If I remember correctly this is indeed how this behaves in newer versions of Delphi if the left side is indeed a AnsiString.
The behavior has nothing to do with the type used on the left side of the assignment. The behavior is controlled by the {$HIGHCHARUNICODE} directive instead:
When HIGHCHARUNICODE is OFF:
All decimal #xxx n-digit literals are parsed as AnsiChar.
All hexadecimal #$xx 2-digit literals are parsed as AnsiChar.
All hexadecimal #$xxxx 4-digit literals are parsed as WideChar.
When HIGHCHARUNICODE is ON:
All literals are parsed as WideChar.
FPC does not support that switch. And please also see what I mentioned further down in my post after I looked at the compiler's code.
As for Delphi String = UnicodeString you won't notice this, cause there won't be any conversion necessary.

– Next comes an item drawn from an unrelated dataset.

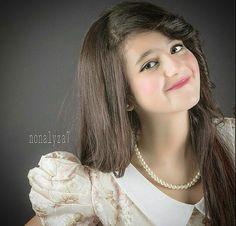 Sarah al Manea Cute Small Girl, Cute Girl Pic, Cute Girl Outfits, Beautiful Asian Girls, Beautiful Children, Arab Girls, Cute Baby Videos, Child Actors, Cute Baby Pictures
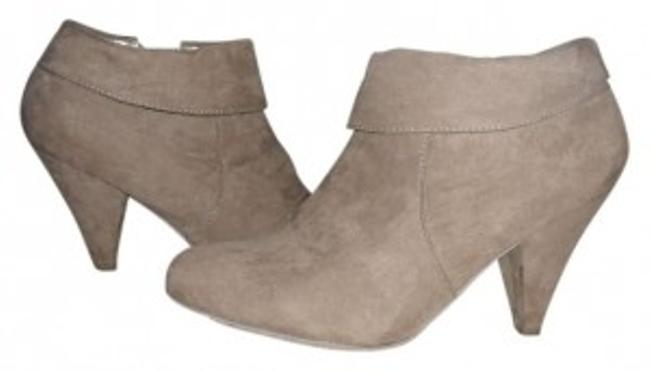 Item - Taupe Boots/Booties Size US 8 Regular (M, B)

In FPC, String=AnsiString in {$mode Delphi}, and String=UnicodeString in {$mode DelphiUnicode} and {$modeswitch UnicodeStrings}.
I
know that FPC supports that modeswitch, but right now it's essentially a joke and useless. Because yes,
String might be set to
UnicodeString then, but the whole RTL still uses
AnsiString. So overriding any virtual methods of RTL classes requires you to explicitely use
AnsiString instead of
String thus providing even less compatibility to Delphi code than the current solution does.
> Why you expect 100% Delphi-compatibility?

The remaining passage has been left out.